Vegetarian meals might get a little bit more common for the rest of us while the labs are engaged in churning out the Vrakhands’ food supply.

I’m sure Krish will have an enormous amount of fun, stretching his culinary chops to prepare Graom-Wakhkortan meat in a way that will be appetising to both Twigg and Vrakhand palettes, though.

I see the tan skinned New Australian man as he walks past me and Fliss to look out of the window at the escape pod we’re transporting with us.

Since the injuries sustained in the khorhaszh’s capture, Steve’s been significantly more subdued than previously. The cocky grin that seemed to permanently adorn his face replaced with much more of a neutral expression.
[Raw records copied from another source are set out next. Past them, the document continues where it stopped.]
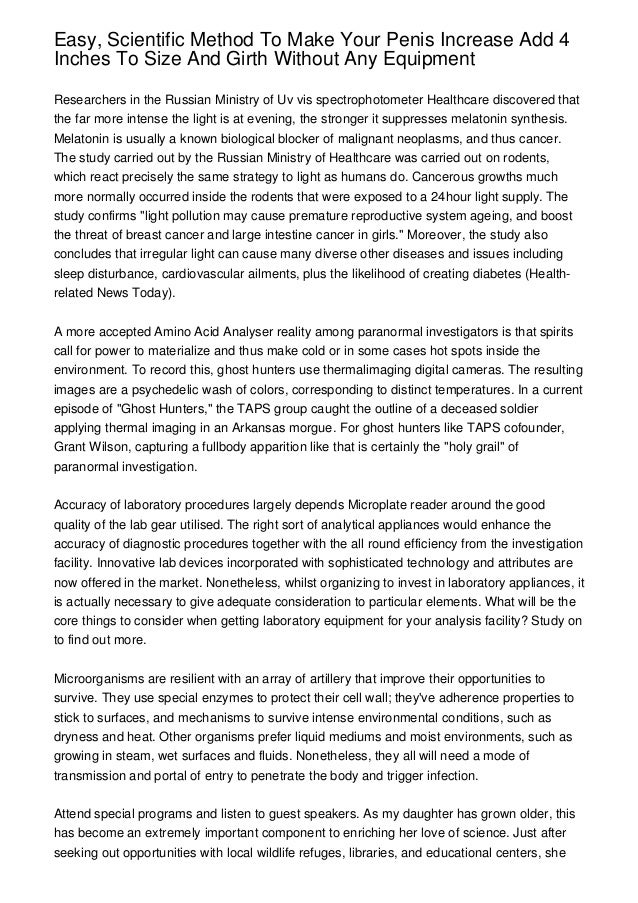 Easy, Scientific Method To Make Your Penis Increase Add 4 Inches To Size And Girth Without Any Equipment

Researchers in the Russian Ministry of Uv vis spectrophotometer Healthcare discovered that the far more intense the light is at evening, the stronger it suppresses melatonin synthesis. Melatonin is usually a known biological blocker of malignant neoplasms, and thus cancer. The study carried out by the Russian Ministry of Healthcare was carried out on rodents, which react precisely the same strategy to light as humans do. Cancerous growths much more normally occurred inside the rodents that were exposed to a 24hour light supply. The study confirms "light pollution may cause premature reproductive system ageing, and boost the threat of breast cancer and large intestine cancer in girls." Moreover, the study also concludes that irregular light can cause many diverse other diseases and issues including sleep disturbance, cardiovascular ailments, plus the likelihood of creating diabetes (Health-related News Today).

A more accepted Amino Acid Analyser reality among paranormal investigators is that spirits call for power to materialize and thus make cold or in some cases hot spots inside the environment. To record this, ghost hunters use thermalimaging digital cameras. The resulting images are a psychedelic wash of colors, corresponding to distinct temperatures. In a current episode of "Ghost Hunters," the TAPS group caught the outline of a deceased soldier applying thermal imaging in an Arkansas morgue. For ghost hunters like TAPS cofounder, Grant Wilson, capturing a fullbody apparition like that is certainly the "holy grail" of paranormal investigation.

Accuracy of laboratory procedures largely depends Microplate reader around the good quality of the lab gear utilised. The right sort of analytical appliances would enhance the accuracy of diagnostic procedures together with the all round efficiency from the investigation facility. Innovative lab devices incorporated with sophisticated technology and attributes are now offered in the market. Nonetheless, whilst organizing to invest in laboratory appliances, it is actually necessary to give adequate consideration to particular elements. What will be the core things to consider when getting laboratory equipment for your analysis facility? Study on to find out more.

Microorganisms are resilient with an array of artillery that improve their opportunities to survive. They use special enzymes to protect their cell wall; they've adherence properties to stick to surfaces, and mechanisms to survive intense environmental conditions, such as dryness and heat. Other organisms prefer liquid mediums and moist environments, such as growing in steam, wet surfaces and fluids. Nonetheless, they all will need a mode of transmission and portal of entry to penetrate the body and trigger infection.

Attend special programs and listen to guest speakers. As my daughter has grown older, this has become an extremely important component to enriching her love of science. Just after seeking out opportunities with local wildlife refuges, libraries, and educational centers, she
I have to say, I admire his religious conviction against the notion that violence towards animals can ever be justified. Though, I imagine he’s thinking that, if anyone were going to be injured over it, he should have been among them.
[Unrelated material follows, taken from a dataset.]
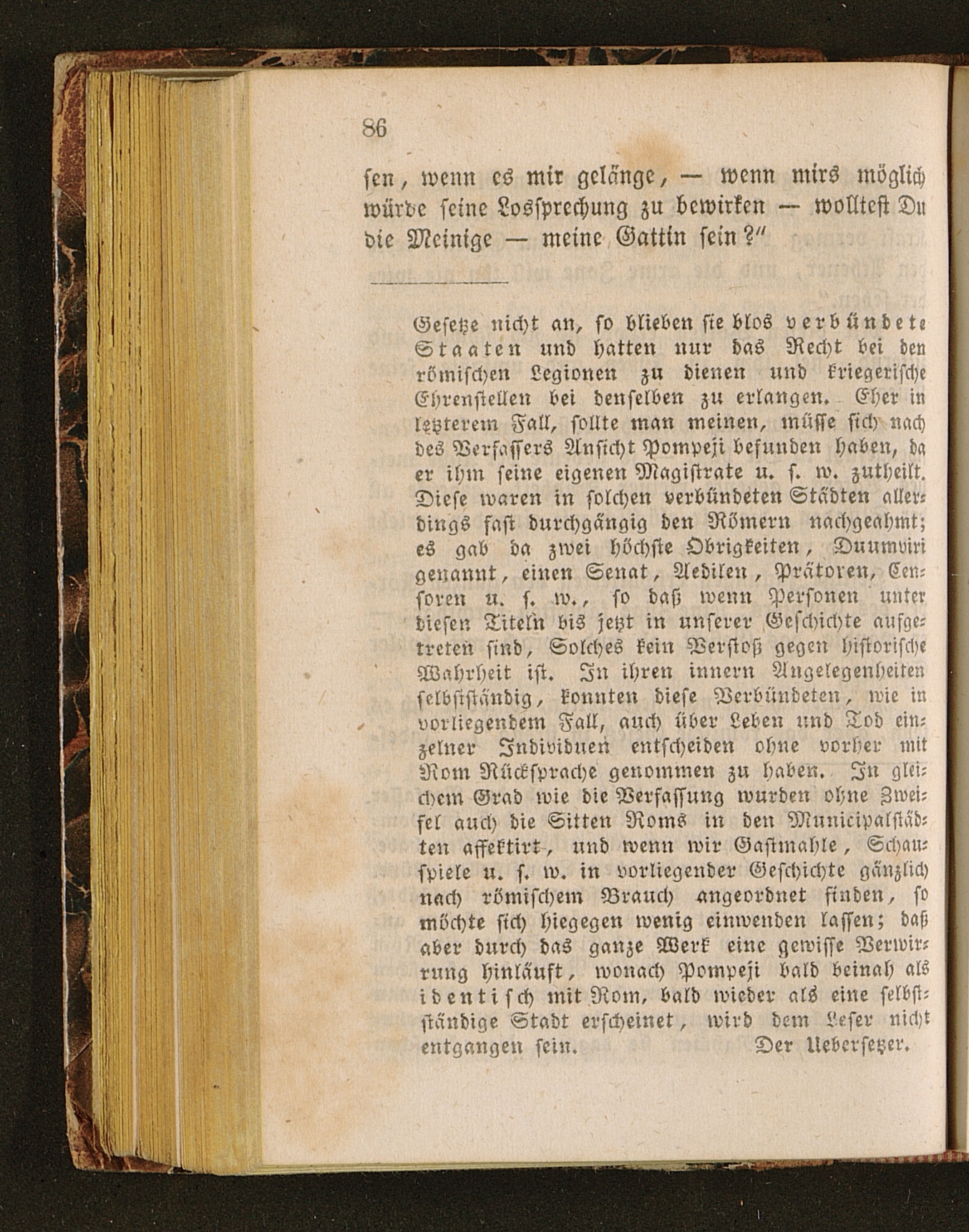 86

sen, wenn es mir gelänge, — wenn mirs möglich würde seine Lossprechung zu bewirken — wolltest Du die Meinige — meine Gattin sein?"

Gesetze nicht an, so blieben sie blos verbündete Staaten und hatten nur das Recht bei den römischen Legionen zu dienen und kriegerische Ehrenstellen bei denselben zu erlangen. Eher in letzterem Fall, sollte man meinen, müsse sich nach des Verfassers Ansicht Pompeji befunden haben, da er ihm seine eigenen Magistrate u. s. w. zutheilt. Diese waren in solchen verbündeten Städten allerdings fast durchgängig den Römern nachgeahmt; es gab da zwei höchste Obrigkeiten, Duumviri genannt, einen Senat, Aedilen, Prätoren, Censoren u. s. w., so daß wenn Personen unter diesen Titeln bis jetzt in unserer Geschichte aufgetreten sind, Solches kein Verstoß gegen historische Wahrheit ist. In ihren innern Angelegenheiten selbstständig, konnten diese Verbündeten, wie in vorliegendem Fall, auch über Leben und Tod einzelner Individuen entscheiden ohne vorher mit Rom Rücksprache genommen zu haben. In gleichem Grad wie die Verfassung wurden ohne Zweifel auch die Sitten Roms in den Municipalstädten affektirt, und wenn wir Gastmahle, Schauspiele u. s. w. in vorliegender Geschichte gänzlich nach römischem Brauch angeordnet finden, so möchte sich hiegegen wenig einwenden lassen; daß aber durch das ganze Werk eine gewisse Verwirrung hinläuft, wonach Pompeji bald beinah als identisch mit Rom, bald wieder als eine selbstständige Stadt erscheinet, wird dem Leser nicht entgangen sein. Der Uebersetzer.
Guilt still seems to weigh on him, even after Victor woke up and made it clear he bore no ill will.

“We’re approaching the larder’s location on Cursed Isle. Everyone prepare.” announces Twila, using the unofficial name for the landmass, derived from the translation of ‘khorhaszh’ as ‘cursed ones’.
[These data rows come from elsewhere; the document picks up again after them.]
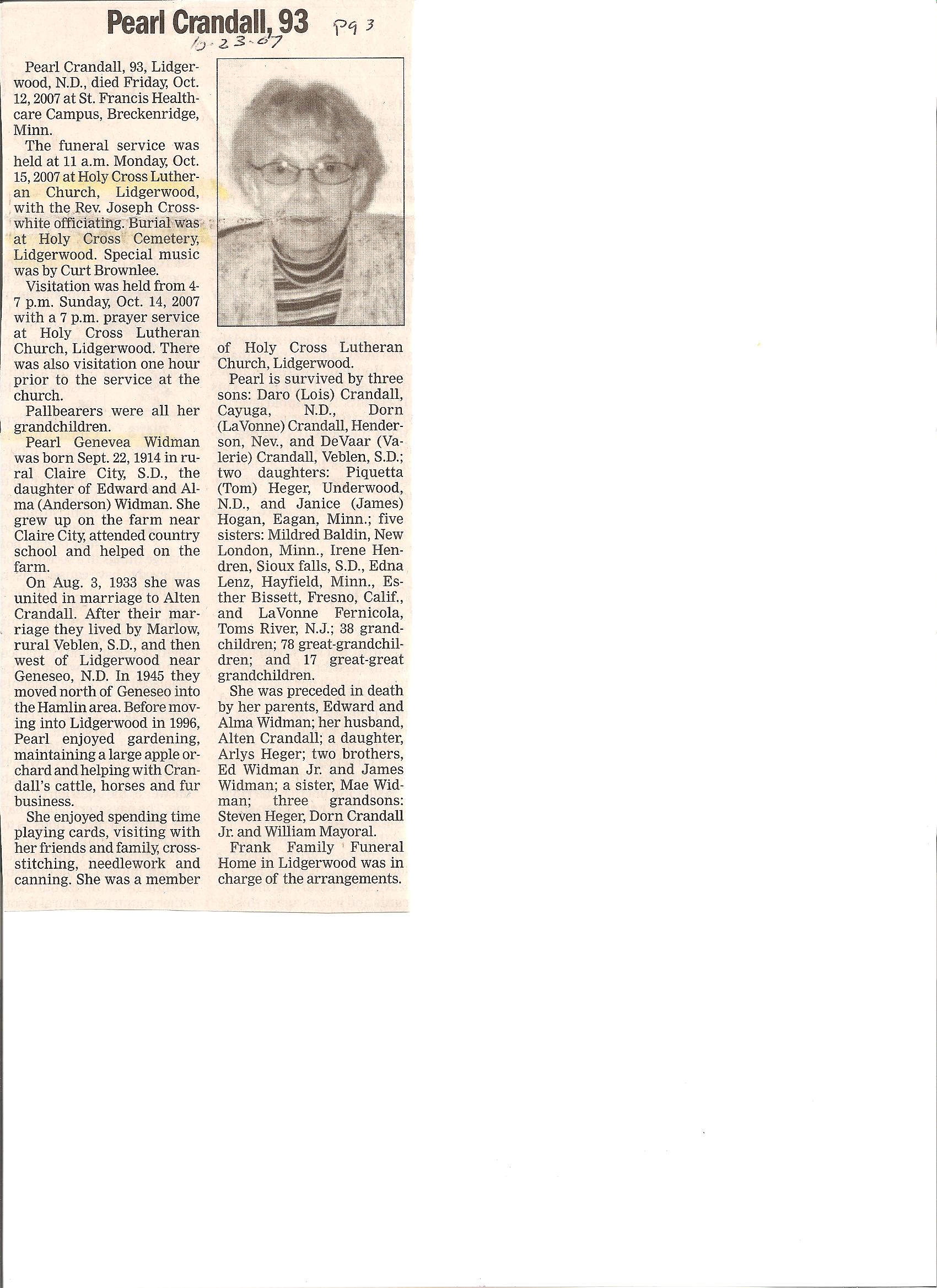 Pearl Crandall, 93

Pg 3

10-23-07

Pearl Crandall, 93, Lidgerwood, N.D., died Friday, Oct. 12, 2007 at St. Francis Healthcare Campus, Breckenridge, Minn.

The funeral service was held at 11 a.m. Monday, Oct. 15, 2007 at Holy Cross Lutheran Church, Lidgerwood, with the Rev. Joseph Crosswhite officiating. Burial was at Holy Cross Cemetery, Lidgerwood. Special music was by Curt Brownlee.

Visitation was held from 4-7 p.m. Sunday, Oct. 14, 2007 with a 7 p.m. prayer service at Holy Cross Lutheran Church, Lidgerwood. There was also visitation one hour prior to the service at the church.

Pallbearers were all her grandchildren.

Pearl Genevea Widman was born Sept. 22, 1914 in rural Claire City, S.D., the daughter of Edward and Alma (Anderson) Widman. She grew up on the farm near Claire City, attended country school and helped on the farm.

On Aug. 3, 1933 she was united in marriage to Alten Crandall. After their marriage they lived by Marlow, rural Veblen, S.D., and then west of Lidgerwood near Geneseo, N.D. In 1945 they moved north of Geneseo into the Hamlin area. Before moving into Lidgerwood in 1996, Pearl enjoyed gardening, maintaining a large apple orchard and helping with Crandall's cattle, horses and fur business.

She enjoyed spending time playing cards, visiting with her friends and family, cross-stitching, needlework and canning. She was a member of Holy Cross Lutheran Church, Lidgerwood.

Pearl is survived by three sons: Daro (Lois) Crandall, Cayuga, N.D., Dorn (LaVonne) Crandall, Henderson, Nev., and DeVaar (Valerie) Crandall, Veblen, S.D.; two daughters: Piquetta (Tom) Heger, Underwood, N.D., and Janice (James) Hogan, Eagan, Minn.; five sisters: Mildred Baldin, New London, Minn., Irene Hendren, Sioux falls, S.D., Edna Lenz, Hayfield, Minn., Esther Bissett, Fresno, Calif., and LaVonne Fernicola, Toms River, N.J.; 38 grandchildren; 78 great-grandchildren; and 17 great-great grandchildren.

She was preceded in death by her parents, Edward and Alma Widman; her husband, Alten Crandall; a daughter, Arlys Heger; two brothers, Ed Widman Jr. and James Widman; a sister, Mae Widman; three grandsons: Steven Heger, Dorn Crandall Jr. and William Mayoral.

Frank Family Funeral Home in Lidgerwood was in charge of the arrangements.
My vote would be for the (to my ear) slightly less prejudicial sounding Khorhaszhhor but, given that in Vrakhandic, that just translates to ‘of the cursed ones’ I suppose it’s about the same.

The psychological effect of the language used to discuss animals cannot be underestimated!

One notable example I remember learning about in (I think) the first year of my degree is that of painted dogs which, into the 21st Century, were still being referred to as ‘African wild dogs’, giving the impression of them being some frightening beast that’s not safe to get within 500 paces of(!)

I hope, at some point, the people of this planet agree on a name for the creature that’s a little more flattering than ‘cursed ones’ or ‘monsters that aren’t people’… but that’s their call to make, not mine.

We set down more gently than we need to, given that the animal is in stasis right now.

The ramp lowers and everyone steps out.

The escape pod stands in the middle of a large hollow in a dense forest, lined with silk sacs of various sizes.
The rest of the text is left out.